All of the entries below are to be repeated word for word.

* * * * * * * * *

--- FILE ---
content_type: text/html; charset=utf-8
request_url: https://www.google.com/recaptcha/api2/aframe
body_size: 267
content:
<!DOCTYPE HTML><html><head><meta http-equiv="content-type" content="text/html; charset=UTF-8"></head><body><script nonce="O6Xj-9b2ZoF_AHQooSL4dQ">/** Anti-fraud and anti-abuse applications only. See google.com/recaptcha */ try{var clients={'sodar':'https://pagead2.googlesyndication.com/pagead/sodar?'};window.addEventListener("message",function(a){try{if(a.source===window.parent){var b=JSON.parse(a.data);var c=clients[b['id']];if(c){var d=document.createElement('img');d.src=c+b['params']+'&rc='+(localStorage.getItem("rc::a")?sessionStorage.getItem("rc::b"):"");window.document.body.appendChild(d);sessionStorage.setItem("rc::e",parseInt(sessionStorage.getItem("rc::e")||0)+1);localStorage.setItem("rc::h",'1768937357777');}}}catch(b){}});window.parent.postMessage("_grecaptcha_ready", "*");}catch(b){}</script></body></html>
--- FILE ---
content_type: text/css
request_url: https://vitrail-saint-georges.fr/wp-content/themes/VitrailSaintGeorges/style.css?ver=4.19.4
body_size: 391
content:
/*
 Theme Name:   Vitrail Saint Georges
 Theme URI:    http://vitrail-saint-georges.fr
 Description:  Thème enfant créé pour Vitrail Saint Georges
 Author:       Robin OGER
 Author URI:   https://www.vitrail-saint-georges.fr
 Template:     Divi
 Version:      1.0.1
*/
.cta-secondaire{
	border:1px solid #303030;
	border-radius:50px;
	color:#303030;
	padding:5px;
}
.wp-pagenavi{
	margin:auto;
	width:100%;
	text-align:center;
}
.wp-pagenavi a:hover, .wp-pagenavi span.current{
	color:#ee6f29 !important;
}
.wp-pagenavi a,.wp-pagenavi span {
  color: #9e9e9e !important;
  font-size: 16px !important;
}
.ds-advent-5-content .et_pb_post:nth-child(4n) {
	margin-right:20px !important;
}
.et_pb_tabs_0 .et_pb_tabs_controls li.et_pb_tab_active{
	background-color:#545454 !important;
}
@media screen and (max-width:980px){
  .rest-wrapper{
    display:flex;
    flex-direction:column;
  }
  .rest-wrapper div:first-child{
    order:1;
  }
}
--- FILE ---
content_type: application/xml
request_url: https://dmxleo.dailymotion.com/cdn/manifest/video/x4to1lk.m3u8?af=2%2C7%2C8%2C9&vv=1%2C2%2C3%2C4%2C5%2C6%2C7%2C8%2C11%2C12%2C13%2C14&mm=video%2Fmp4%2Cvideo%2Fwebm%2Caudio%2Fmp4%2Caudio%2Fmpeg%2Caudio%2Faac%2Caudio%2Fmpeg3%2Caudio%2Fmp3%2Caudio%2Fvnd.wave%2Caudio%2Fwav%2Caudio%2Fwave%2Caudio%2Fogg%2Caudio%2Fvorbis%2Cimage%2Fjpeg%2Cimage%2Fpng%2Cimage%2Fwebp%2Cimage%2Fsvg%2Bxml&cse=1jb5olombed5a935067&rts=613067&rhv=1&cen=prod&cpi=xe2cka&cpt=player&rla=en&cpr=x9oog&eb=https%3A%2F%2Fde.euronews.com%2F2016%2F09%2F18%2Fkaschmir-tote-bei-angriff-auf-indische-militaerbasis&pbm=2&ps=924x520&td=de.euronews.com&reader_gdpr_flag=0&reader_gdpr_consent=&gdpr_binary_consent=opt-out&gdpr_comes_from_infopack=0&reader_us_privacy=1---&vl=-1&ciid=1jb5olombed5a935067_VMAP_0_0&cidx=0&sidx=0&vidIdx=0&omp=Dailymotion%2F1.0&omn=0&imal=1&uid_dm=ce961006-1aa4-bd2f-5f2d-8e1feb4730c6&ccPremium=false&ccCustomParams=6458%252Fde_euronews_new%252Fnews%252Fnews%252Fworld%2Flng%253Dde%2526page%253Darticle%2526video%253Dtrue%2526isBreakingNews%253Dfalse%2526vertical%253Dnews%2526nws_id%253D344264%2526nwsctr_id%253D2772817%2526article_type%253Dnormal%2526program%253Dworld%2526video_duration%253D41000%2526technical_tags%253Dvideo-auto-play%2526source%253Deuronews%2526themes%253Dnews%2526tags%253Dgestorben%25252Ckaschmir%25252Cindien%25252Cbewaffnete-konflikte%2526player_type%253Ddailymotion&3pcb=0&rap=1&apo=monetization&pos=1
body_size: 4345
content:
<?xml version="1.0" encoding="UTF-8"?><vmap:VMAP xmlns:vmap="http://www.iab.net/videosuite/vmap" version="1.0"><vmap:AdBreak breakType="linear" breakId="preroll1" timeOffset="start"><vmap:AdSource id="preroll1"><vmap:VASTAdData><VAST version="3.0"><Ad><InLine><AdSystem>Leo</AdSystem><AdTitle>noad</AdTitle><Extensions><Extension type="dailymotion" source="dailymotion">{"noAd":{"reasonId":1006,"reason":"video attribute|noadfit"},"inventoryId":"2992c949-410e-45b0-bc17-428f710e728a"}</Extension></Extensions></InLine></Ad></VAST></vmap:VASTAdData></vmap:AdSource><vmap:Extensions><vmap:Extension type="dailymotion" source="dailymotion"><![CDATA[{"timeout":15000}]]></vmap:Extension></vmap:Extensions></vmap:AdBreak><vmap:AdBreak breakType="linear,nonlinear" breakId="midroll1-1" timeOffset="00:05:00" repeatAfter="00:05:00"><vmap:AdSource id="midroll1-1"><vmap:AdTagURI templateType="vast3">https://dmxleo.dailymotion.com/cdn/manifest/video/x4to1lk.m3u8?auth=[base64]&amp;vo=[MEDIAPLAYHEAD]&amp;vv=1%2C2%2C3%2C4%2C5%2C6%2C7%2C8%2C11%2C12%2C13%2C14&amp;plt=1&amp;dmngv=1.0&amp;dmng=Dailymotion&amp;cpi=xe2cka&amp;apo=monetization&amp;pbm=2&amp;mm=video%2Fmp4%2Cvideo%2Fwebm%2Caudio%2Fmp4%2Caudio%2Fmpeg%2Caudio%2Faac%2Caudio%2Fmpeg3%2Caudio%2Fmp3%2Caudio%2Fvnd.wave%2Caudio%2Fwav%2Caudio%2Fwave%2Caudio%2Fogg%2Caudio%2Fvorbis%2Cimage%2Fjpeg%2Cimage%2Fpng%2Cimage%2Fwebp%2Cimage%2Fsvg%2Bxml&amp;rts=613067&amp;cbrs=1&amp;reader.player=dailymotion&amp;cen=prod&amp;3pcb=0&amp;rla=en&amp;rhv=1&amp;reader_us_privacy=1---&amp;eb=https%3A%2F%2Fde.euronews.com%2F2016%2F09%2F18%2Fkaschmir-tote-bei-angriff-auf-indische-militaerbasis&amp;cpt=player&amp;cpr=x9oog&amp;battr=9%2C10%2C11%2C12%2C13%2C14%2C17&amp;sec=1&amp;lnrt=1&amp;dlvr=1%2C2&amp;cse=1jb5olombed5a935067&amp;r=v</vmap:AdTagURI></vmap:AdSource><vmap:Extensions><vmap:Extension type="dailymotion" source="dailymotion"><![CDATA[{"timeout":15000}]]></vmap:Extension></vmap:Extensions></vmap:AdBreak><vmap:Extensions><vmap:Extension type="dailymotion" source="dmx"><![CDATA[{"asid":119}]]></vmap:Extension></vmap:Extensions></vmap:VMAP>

* * * * * * * * *

Solution for this exercise –
--- FILE ---
content_type: text/html; charset=utf-8
request_url: https://www.google.com/recaptcha/api2/aframe
body_size: 267
content:
<!DOCTYPE HTML><html><head><meta http-equiv="content-type" content="text/html; charset=UTF-8"></head><body><script nonce="O6Xj-9b2ZoF_AHQooSL4dQ">/** Anti-fraud and anti-abuse applications only. See google.com/recaptcha */ try{var clients={'sodar':'https://pagead2.googlesyndication.com/pagead/sodar?'};window.addEventListener("message",function(a){try{if(a.source===window.parent){var b=JSON.parse(a.data);var c=clients[b['id']];if(c){var d=document.createElement('img');d.src=c+b['params']+'&rc='+(localStorage.getItem("rc::a")?sessionStorage.getItem("rc::b"):"");window.document.body.appendChild(d);sessionStorage.setItem("rc::e",parseInt(sessionStorage.getItem("rc::e")||0)+1);localStorage.setItem("rc::h",'1768937357777');}}}catch(b){}});window.parent.postMessage("_grecaptcha_ready", "*");}catch(b){}</script></body></html>
--- FILE ---
content_type: text/css
request_url: https://vitrail-saint-georges.fr/wp-content/themes/VitrailSaintGeorges/style.css?ver=4.19.4
body_size: 391
content:
/*
 Theme Name:   Vitrail Saint Georges
 Theme URI:    http://vitrail-saint-georges.fr
 Description:  Thème enfant créé pour Vitrail Saint Georges
 Author:       Robin OGER
 Author URI:   https://www.vitrail-saint-georges.fr
 Template:     Divi
 Version:      1.0.1
*/
.cta-secondaire{
	border:1px solid #303030;
	border-radius:50px;
	color:#303030;
	padding:5px;
}
.wp-pagenavi{
	margin:auto;
	width:100%;
	text-align:center;
}
.wp-pagenavi a:hover, .wp-pagenavi span.current{
	color:#ee6f29 !important;
}
.wp-pagenavi a,.wp-pagenavi span {
  color: #9e9e9e !important;
  font-size: 16px !important;
}
.ds-advent-5-content .et_pb_post:nth-child(4n) {
	margin-right:20px !important;
}
.et_pb_tabs_0 .et_pb_tabs_controls li.et_pb_tab_active{
	background-color:#545454 !important;
}
@media screen and (max-width:980px){
  .rest-wrapper{
    display:flex;
    flex-direction:column;
  }
  .rest-wrapper div:first-child{
    order:1;
  }
}
--- FILE ---
content_type: application/xml
request_url: https://dmxleo.dailymotion.com/cdn/manifest/video/x4to1lk.m3u8?af=2%2C7%2C8%2C9&vv=1%2C2%2C3%2C4%2C5%2C6%2C7%2C8%2C11%2C12%2C13%2C14&mm=video%2Fmp4%2Cvideo%2Fwebm%2Caudio%2Fmp4%2Caudio%2Fmpeg%2Caudio%2Faac%2Caudio%2Fmpeg3%2Caudio%2Fmp3%2Caudio%2Fvnd.wave%2Caudio%2Fwav%2Caudio%2Fwave%2Caudio%2Fogg%2Caudio%2Fvorbis%2Cimage%2Fjpeg%2Cimage%2Fpng%2Cimage%2Fwebp%2Cimage%2Fsvg%2Bxml&cse=1jb5olombed5a935067&rts=613067&rhv=1&cen=prod&cpi=xe2cka&cpt=player&rla=en&cpr=x9oog&eb=https%3A%2F%2Fde.euronews.com%2F2016%2F09%2F18%2Fkaschmir-tote-bei-angriff-auf-indische-militaerbasis&pbm=2&ps=924x520&td=de.euronews.com&reader_gdpr_flag=0&reader_gdpr_consent=&gdpr_binary_consent=opt-out&gdpr_comes_from_infopack=0&reader_us_privacy=1---&vl=-1&ciid=1jb5olombed5a935067_VMAP_0_0&cidx=0&sidx=0&vidIdx=0&omp=Dailymotion%2F1.0&omn=0&imal=1&uid_dm=ce961006-1aa4-bd2f-5f2d-8e1feb4730c6&ccPremium=false&ccCustomParams=6458%252Fde_euronews_new%252Fnews%252Fnews%252Fworld%2Flng%253Dde%2526page%253Darticle%2526video%253Dtrue%2526isBreakingNews%253Dfalse%2526vertical%253Dnews%2526nws_id%253D344264%2526nwsctr_id%253D2772817%2526article_type%253Dnormal%2526program%253Dworld%2526video_duration%253D41000%2526technical_tags%253Dvideo-auto-play%2526source%253Deuronews%2526themes%253Dnews%2526tags%253Dgestorben%25252Ckaschmir%25252Cindien%25252Cbewaffnete-konflikte%2526player_type%253Ddailymotion&3pcb=0&rap=1&apo=monetization&pos=1
body_size: 4345
content:
<?xml version="1.0" encoding="UTF-8"?><vmap:VMAP xmlns:vmap="http://www.iab.net/videosuite/vmap" version="1.0"><vmap:AdBreak breakType="linear" breakId="preroll1" timeOffset="start"><vmap:AdSource id="preroll1"><vmap:VASTAdData><VAST version="3.0"><Ad><InLine><AdSystem>Leo</AdSystem><AdTitle>noad</AdTitle><Extensions><Extension type="dailymotion" source="dailymotion">{"noAd":{"reasonId":1006,"reason":"video attribute|noadfit"},"inventoryId":"2992c949-410e-45b0-bc17-428f710e728a"}</Extension></Extensions></InLine></Ad></VAST></vmap:VASTAdData></vmap:AdSource><vmap:Extensions><vmap:Extension type="dailymotion" source="dailymotion"><![CDATA[{"timeout":15000}]]></vmap:Extension></vmap:Extensions></vmap:AdBreak><vmap:AdBreak breakType="linear,nonlinear" breakId="midroll1-1" timeOffset="00:05:00" repeatAfter="00:05:00"><vmap:AdSource id="midroll1-1"><vmap:AdTagURI templateType="vast3">https://dmxleo.dailymotion.com/cdn/manifest/video/x4to1lk.m3u8?auth=[base64]&amp;vo=[MEDIAPLAYHEAD]&amp;vv=1%2C2%2C3%2C4%2C5%2C6%2C7%2C8%2C11%2C12%2C13%2C14&amp;plt=1&amp;dmngv=1.0&amp;dmng=Dailymotion&amp;cpi=xe2cka&amp;apo=monetization&amp;pbm=2&amp;mm=video%2Fmp4%2Cvideo%2Fwebm%2Caudio%2Fmp4%2Caudio%2Fmpeg%2Caudio%2Faac%2Caudio%2Fmpeg3%2Caudio%2Fmp3%2Caudio%2Fvnd.wave%2Caudio%2Fwav%2Caudio%2Fwave%2Caudio%2Fogg%2Caudio%2Fvorbis%2Cimage%2Fjpeg%2Cimage%2Fpng%2Cimage%2Fwebp%2Cimage%2Fsvg%2Bxml&amp;rts=613067&amp;cbrs=1&amp;reader.player=dailymotion&amp;cen=prod&amp;3pcb=0&amp;rla=en&amp;rhv=1&amp;reader_us_privacy=1---&amp;eb=https%3A%2F%2Fde.euronews.com%2F2016%2F09%2F18%2Fkaschmir-tote-bei-angriff-auf-indische-militaerbasis&amp;cpt=player&amp;cpr=x9oog&amp;battr=9%2C10%2C11%2C12%2C13%2C14%2C17&amp;sec=1&amp;lnrt=1&amp;dlvr=1%2C2&amp;cse=1jb5olombed5a935067&amp;r=v</vmap:AdTagURI></vmap:AdSource><vmap:Extensions><vmap:Extension type="dailymotion" source="dailymotion"><![CDATA[{"timeout":15000}]]></vmap:Extension></vmap:Extensions></vmap:AdBreak><vmap:Extensions><vmap:Extension type="dailymotion" source="dmx"><![CDATA[{"asid":119}]]></vmap:Extension></vmap:Extensions></vmap:VMAP>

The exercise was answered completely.